What Tenure Means to Me

By annetteboardman (annetteboardman is a pseudonym of a college professor who teaches at a university in Missouri). This essay originally appeared on DailyKos.

It doesn’t mean that I don’t want to work anymore, that I have permission to never update a class, or get grading done in a timely manner.  Perhaps you thought it meant that I didn’t need to actually make any challenging assignments, or perhaps do just a bubble-sheet midterm and final, and perhaps a three page paper that I wouldn’t give any feedback on except for a letter grade at the top.

The Missouri state senate this week passed a bill (it still has to go to the House) for school teachers.  They wanted to get rid of tenure altogether.  But they compromised by making it ten years in the same school district (you start over again if you change districts).  You know, if you don’t threaten people with losing their livelihoods, why would they work to do a good job?

As the bill’s sponsor, Jane Cunningham of Chesterfield, says:

“As long as the teacher does not own their job, if you will, then they’re going to be really working to prove themselves and do a good job, so it gives us five more years of encouraging and giving motivation to teachers to really produce.”

Although I teach at a university, I am quite concerned at the movement in the state of Missouri to get rid of tenure in public schools.  It shows a deep distrust of people’s motivations.  Teaching is not an easy job.  It is not a good-paying job.  Even though it is “only” nine or ten months of the year, it is not a 40-hour-a-week work schedule.  And there are many things other than just teaching that goes into it.  A teacher may be called upon to be a baby-sitter and referee at times, a role model and motivator, a security guard and career coach.

So in exchange for these extreme demands for little enough pay that often teachers need to take summer jobs to make it through the slow season, for being expected to teach kids who haven’t got support for academic achievement at home, or even breakfast or a meal the night before.

I teach university, and I have the benefit of not teaching things that everyone has to take, such as statistics or English comp.  So I don’t have the things that teachers have to deal with, of students who are mandated by law and/or their parents to show up in classes.  And they resent it, sometimes violently.

But I do value tenure in my own job.  I love my job.  I work long hours for a salary that, while quite pleasant, is low on the national scale of people with my rank and years of experience.  I like tenure because I don’t have to worry about having a dean (like the one I had when I first started who took a dislike to me before I was hired) who will write bad reviews specifically with the goal of getting me to leave or making sure I am not rehired  (He left finally, instead of me).

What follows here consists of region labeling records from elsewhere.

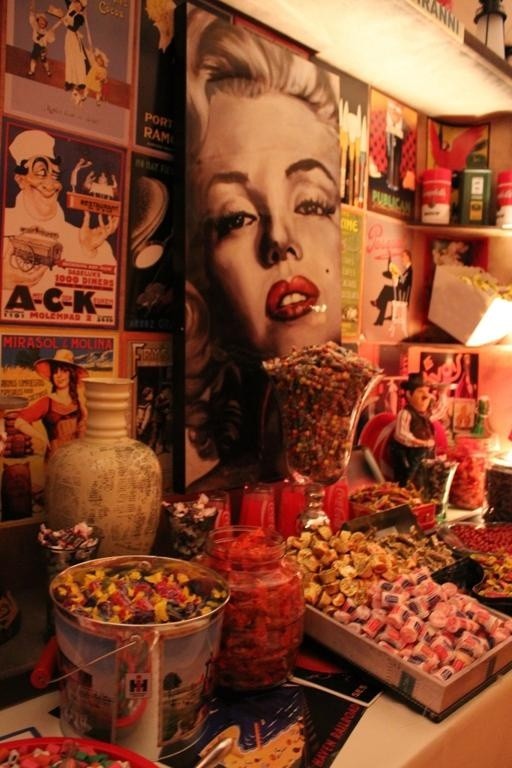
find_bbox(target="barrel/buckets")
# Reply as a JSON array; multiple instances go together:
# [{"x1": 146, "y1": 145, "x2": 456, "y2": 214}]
[{"x1": 45, "y1": 553, "x2": 234, "y2": 760}]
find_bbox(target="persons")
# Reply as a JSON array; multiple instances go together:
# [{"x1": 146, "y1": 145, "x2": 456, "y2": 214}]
[
  {"x1": 388, "y1": 255, "x2": 401, "y2": 300},
  {"x1": 13, "y1": 349, "x2": 90, "y2": 463},
  {"x1": 369, "y1": 251, "x2": 411, "y2": 326},
  {"x1": 392, "y1": 374, "x2": 447, "y2": 502},
  {"x1": 184, "y1": 11, "x2": 342, "y2": 495}
]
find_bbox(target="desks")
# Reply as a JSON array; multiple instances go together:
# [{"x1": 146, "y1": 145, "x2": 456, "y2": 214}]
[{"x1": 0, "y1": 618, "x2": 510, "y2": 768}]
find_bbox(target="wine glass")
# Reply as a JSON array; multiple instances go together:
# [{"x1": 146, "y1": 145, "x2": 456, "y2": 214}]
[{"x1": 263, "y1": 358, "x2": 385, "y2": 538}]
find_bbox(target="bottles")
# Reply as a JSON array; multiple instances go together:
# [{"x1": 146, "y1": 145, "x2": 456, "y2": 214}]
[
  {"x1": 191, "y1": 526, "x2": 304, "y2": 689},
  {"x1": 495, "y1": 170, "x2": 512, "y2": 228},
  {"x1": 422, "y1": 165, "x2": 452, "y2": 224},
  {"x1": 471, "y1": 398, "x2": 493, "y2": 437}
]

I have been tenured for twelve years now, and I have continued to try new things in the classroom, developing and refining assignments and even new courses to fill needs in our programs (both departmental and school wide).  I spend 50+ hours a week in class, in meetings and in conferences with students, and then lots and lots of grading takes up much of my evenings.  I answer emails at all times of day and night (I keep odd hours).  And in the summer I prepare new classes, read books for new content to incorporate in my lectures, and try to manage research that is hard to do during the year.  I work year round, even though I am paid for nine months.

If I had to worry about being renewed every year I might actually spend less time on teaching so I could get more publishing done.  And I could make sure that students “liked” me on evaluations as much as possible.  Lots of extra credit, higher grades, etc., a lot of credit just for showing up and making opportunities to make up work that has been missed.  All the things that won’t really cut it in the job world, but make more students like you.

If I didn’t have tenure, I would be more worried.  It is not that I don’t “really produce” — I am tenured, but I take pride in my job.  I want to do well, and it is important to me to be a good teacher.  Tenure is a statement that I am not ever going to have to be worried about losing my job if I show up, do my job, and don’t (literally) screw my students.  I don’t have to worry that I can be replaced by a younger, prettier, or cheaper professor.  I cannot be fired because I am close to being vested in the retirement program (that vesting has already happened, of course, but I know someone in a different field who worked in an at-will state who was fired the year before the vesting happened).  Or because I get sick and am costing the health insurance program too much.  The combination of lack of tenure and no need to show cause when someone is fired or not rehired is a dangerous thing in trying to put together a career.